Review: VIA Artigo Pico-ITX Builder Kit A1000

Say you needed a small PC with low power requirements to install inside a car or even inside a PCs drive bay. Well, friend, you should consider $300 VIA’s Artigo Pico-ITX. This tiny thing out-minis the Mac Mini and can run fast enough to put some of your older PCs to shame.


The Pico is an ultra-lightweight compact PC marketed to hobbyists and PC enthusiasts alike. It’s about half the size of a DVD-Drive and will even fit in a spare 5.25” drive slot – it even has the necessary mounting holes). Exact measurements are 5.9 x 4.3 x 1.8 inches (15 x 11 x 4.5 cm) and it weighs around one pound.

Suffice it to say, the unit is tiny for a functional PC. The Pico-ITX has 4 USB ports, a power button (with proper click action), power & HDD indicators, audio jacks, a standard VGA connector and standard Ethernet port; all within a vented high luster black case. There are also a slew of cables to connect up any other things you may need like a ps2 keyboard or DVD-Drive. The overall construction feels solid.

Our review unit came with a hard drive, RAM and embedded OS, but you will need to supply those separately for the retail units. There’s just the right amount of space for a standard 2.5” IDE hard drive and one memory module (uses SO-DIMM DDR2 533 MHz module). The maximum supported memory is 1GB – not much by today’s standards, but enough to run most applications.

Once connected, the system booted up into Windows CE Embedded 6.0 in around 15 seconds – not bad. Sadly, Windows CE 6.0 just doesn’t cut it unless you need a super light weight OS. Getting XP installed was a pain, but it can be done without a CD. Linux is also supported. VIA’s support website mentions that Vista is unsupported at this time – but considering the overall spec for this, performance would be abysmal. Noise levels were negligible.

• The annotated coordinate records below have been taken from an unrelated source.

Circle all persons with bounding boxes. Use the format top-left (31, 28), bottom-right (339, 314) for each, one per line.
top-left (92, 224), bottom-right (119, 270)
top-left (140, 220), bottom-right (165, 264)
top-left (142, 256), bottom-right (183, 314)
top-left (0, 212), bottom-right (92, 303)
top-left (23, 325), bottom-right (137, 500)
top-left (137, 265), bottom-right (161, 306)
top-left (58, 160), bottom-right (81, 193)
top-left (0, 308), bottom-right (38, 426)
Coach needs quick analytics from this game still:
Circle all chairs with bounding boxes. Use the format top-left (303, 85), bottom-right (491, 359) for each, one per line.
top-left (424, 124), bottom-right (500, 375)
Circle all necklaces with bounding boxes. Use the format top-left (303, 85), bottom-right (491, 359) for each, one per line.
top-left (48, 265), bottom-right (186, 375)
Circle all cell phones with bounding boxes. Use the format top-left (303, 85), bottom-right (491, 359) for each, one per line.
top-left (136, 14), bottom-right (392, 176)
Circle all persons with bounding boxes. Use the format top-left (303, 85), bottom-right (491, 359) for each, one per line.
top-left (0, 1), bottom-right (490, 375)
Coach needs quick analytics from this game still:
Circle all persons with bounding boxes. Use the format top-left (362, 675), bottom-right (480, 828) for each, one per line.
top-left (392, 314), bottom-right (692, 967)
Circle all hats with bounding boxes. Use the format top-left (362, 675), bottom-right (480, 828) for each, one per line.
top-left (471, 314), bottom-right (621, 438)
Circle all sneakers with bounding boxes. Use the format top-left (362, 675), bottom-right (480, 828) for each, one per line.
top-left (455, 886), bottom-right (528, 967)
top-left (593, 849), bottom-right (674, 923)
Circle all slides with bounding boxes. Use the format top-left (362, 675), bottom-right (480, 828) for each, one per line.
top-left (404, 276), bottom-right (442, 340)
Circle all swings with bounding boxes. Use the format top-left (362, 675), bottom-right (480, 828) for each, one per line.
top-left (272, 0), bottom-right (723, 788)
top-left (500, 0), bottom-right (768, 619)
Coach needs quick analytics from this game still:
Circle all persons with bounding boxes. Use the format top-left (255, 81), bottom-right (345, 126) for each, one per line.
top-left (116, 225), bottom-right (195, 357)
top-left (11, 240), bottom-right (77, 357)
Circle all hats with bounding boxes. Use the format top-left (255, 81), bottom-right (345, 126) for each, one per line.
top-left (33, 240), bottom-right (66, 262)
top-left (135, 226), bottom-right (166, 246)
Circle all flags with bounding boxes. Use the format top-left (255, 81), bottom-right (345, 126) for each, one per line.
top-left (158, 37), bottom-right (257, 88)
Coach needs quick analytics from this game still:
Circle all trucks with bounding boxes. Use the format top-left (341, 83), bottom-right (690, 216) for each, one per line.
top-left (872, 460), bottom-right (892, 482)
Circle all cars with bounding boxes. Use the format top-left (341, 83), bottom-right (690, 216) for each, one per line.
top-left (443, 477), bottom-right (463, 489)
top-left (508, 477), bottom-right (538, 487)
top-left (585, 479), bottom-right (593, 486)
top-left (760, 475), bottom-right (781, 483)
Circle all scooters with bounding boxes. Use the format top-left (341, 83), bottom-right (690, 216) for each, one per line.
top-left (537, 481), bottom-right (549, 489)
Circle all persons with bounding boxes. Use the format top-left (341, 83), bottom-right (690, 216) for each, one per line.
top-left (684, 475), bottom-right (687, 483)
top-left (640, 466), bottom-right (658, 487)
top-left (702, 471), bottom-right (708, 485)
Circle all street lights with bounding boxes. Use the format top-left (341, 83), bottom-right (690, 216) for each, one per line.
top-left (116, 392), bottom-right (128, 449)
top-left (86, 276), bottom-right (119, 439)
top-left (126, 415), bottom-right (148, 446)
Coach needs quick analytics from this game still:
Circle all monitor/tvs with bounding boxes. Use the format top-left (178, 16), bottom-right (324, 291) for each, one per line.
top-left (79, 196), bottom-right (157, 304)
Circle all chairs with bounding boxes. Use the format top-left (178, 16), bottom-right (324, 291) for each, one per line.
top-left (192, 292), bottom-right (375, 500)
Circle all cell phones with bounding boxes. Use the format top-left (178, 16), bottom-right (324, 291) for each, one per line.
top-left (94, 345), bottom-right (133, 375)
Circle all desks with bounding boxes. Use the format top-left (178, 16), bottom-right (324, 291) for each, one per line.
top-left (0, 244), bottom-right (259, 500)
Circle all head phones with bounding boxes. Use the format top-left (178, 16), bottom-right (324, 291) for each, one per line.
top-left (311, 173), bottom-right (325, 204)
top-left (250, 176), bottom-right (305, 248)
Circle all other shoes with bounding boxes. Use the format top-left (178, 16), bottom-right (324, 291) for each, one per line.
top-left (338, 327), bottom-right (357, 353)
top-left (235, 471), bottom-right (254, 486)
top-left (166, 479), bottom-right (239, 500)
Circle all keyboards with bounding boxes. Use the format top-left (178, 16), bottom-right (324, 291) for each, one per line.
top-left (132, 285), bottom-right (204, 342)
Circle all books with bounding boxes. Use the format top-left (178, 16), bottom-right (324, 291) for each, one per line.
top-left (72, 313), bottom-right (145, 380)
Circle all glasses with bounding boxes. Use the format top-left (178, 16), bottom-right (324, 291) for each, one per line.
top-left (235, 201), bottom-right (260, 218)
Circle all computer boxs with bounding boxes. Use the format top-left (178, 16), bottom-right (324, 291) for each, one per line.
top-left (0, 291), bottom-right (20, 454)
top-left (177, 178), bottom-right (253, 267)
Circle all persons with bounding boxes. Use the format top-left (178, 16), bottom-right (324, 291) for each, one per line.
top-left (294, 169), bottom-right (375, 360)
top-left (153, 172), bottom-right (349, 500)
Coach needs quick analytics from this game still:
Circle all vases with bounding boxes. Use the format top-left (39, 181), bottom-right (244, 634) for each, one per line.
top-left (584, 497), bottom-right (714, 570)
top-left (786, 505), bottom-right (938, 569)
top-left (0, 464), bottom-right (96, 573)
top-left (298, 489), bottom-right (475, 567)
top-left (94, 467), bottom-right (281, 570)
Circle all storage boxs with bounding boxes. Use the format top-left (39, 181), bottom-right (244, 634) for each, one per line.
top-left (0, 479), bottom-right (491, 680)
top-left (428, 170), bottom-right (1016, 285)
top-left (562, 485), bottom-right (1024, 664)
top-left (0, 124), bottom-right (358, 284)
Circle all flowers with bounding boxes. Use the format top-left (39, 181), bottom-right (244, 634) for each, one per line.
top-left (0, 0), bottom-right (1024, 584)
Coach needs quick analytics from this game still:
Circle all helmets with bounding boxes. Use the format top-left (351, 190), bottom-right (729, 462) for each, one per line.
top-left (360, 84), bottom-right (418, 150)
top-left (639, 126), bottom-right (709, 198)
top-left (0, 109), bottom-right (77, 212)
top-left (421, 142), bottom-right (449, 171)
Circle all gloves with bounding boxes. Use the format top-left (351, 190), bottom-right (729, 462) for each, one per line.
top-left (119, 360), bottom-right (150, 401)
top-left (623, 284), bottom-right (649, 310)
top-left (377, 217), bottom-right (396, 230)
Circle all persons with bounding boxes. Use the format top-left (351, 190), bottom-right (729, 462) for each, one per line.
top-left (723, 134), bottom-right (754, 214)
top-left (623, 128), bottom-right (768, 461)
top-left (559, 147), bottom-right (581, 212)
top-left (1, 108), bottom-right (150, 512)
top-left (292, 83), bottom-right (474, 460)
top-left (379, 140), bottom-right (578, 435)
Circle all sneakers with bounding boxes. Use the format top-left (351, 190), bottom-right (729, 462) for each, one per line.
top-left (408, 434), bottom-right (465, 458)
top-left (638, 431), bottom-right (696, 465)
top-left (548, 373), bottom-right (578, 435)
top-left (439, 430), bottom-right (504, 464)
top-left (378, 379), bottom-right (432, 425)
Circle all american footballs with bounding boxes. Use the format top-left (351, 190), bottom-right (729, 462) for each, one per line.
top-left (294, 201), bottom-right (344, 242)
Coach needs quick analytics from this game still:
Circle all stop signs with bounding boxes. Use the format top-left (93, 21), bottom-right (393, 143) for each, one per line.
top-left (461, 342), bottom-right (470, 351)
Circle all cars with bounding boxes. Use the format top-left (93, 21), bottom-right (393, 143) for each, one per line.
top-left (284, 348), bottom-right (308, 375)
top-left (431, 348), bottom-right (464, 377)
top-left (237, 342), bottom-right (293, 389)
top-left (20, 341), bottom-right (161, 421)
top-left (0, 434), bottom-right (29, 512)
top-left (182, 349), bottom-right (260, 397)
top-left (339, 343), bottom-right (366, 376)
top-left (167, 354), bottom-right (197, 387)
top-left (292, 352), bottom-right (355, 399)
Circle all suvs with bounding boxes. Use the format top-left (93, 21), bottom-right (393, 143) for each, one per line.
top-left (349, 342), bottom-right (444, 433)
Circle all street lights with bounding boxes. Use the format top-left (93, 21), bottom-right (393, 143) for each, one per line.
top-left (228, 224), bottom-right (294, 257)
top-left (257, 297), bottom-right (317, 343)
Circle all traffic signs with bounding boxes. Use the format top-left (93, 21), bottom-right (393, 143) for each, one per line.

Built around a VIA Esther (C7) CPU clocked at 1 GHz the Pico can accomplish many smaller tasks just fine. Geekbench rating for this kit was 384. Note: I wouldn’t use this to recode video, but it’s perfect as a mini media center for a car or for a home web server. One of the most attractive features is the low power consumption. With power consumption around 13 Watts (20W loaded) the Pico will cost less than $25 to run non-stop for a year.

Bottom Line
While this is not going to break any compute records, it is a solid platform to build upon.